When Should You Use Keigo?

Politeness Levels

First of all it’s important to know the levels of politeness, but as a general rule if the sentence is longer the more formal it is. Similar to English when you ask for things from “Can I have a cookie?” to “Could I please have a cookie?” to “Would you mind terribly if I had a cookie?”.


Here is a great chart from wikipedia that shows you the various different levels:

 

informal polite formal polite formal (keigo)
これは本だ
kore wa hon da.
これは本です
kore wa hon desu.
これは本である
kore wa hon de aru.
これは本でございます
kore wa hon de gozaimasu.

 

When to Use Keigo 

Keigo is a matter of understanding “inside” and “outside” relationships. As I mentioned in the last posts kenjougo (humble) is used when you’re talking to someone higher than yourself but you’re talking about yourself. Sonkeigo (respectful) is when you’re talking to someone higher than you but about them. So what happens when you’re talking to someone higher than yourself but about their child? A child would technically be lower ranking. Or if you were talking to a customer about people in your own company? This is where you have to realise who is “inside” the group and who is “outside” it.

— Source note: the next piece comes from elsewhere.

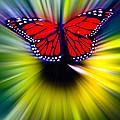 Butterfly Fly by Steve McKinzie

When talking about people “inside” your group you would use kenjougo (humble), and for those “outside” you would use sonkeigo (respectful). So when you talk about your bosses child you would use sonkeigo. Although a child is ‘lower ranking’ than you, they are within your bosses group and outside your own. When you talk to a customer about people in your company you would use kenjougo even if those people are higher ranked than you in your company. This is because your company is part of your group, and your customer is outside. You would humble your own company and respect the customer.

For example:
I am talking to my boss/teacher about myself and what I did at the weekend (kenjougo)
私は家族と旅行いたしました
I then ask my boss/teacher about their weekend (sonkeigo)
部長のご週末はいかがでございました
 

I tell my boss/teacher about something my classmate/co-worker did (kenjougo – because although we are the same status they are part of “my group”)

田中さんは去年イギリスにうかがいました
 
I ask my boss/teacher how their child is (sonkeigo – because although a child is lower status than me, they are part of my superior’s family and therefore “inside their group”)
部長お息子はお元気でございますか。
 
I am a receptionist on telling a customer that the president is not here (kenjougo)
申し訳ございません、社長はただいま外出しております
I am a customer asking the receptionist to ask him to ring me back (kenjougo – because I am requesting they doing something for me)
お電話くださいとお伝えいただけないでしょうか。
There are many situations where this would merge together and often you have to go with your instinct. If you first arrived at a company you would humble yourself when you introduce yourself, and use keigo when speaking to people you’re meeting for the first time. As you got used to the job and the people you would use the causual sonkeigo (passive form) discussed in the first post so that you’re being formal with your colleagues but not so formal that you’re distancing yourself from them.
If you go to a school in Japan you would use keigo when talking to your teachers, and sonkeigo when you’re talking about them to other people, even students.
When I was at a meeting in Japan I notice the Japanese co-workers talked to each other in casual sonkeigo, and used kenjougo and sonkeigo with their bosses.
Summary
 
I think this is what makes keigo tricky and many Japanese people can’t even use it correctly all the time! I do get annoyed when people say that foreigners don’t need to worry about learning keigo but if you want to learn how to use it correctly then why not!? Sometimes if you get stuck you should ask a native Japanese person who might have a better idea than you. Lang-8.com is great for this as you can practice and ask questions and native people will correct them. Especially good if you’re preparing for a presentation or speaking exam.
If you’re in Japan working or studying it’s also helpful to watch other, how they act and talk in certain situations (try and make some notes because you might forget what they’ve done/said later on).
Otherwise, you could watch some anime where certain characters would use keigo normally, or certain situations where people would use keigo.
It’s a matter of practice, watching and learning.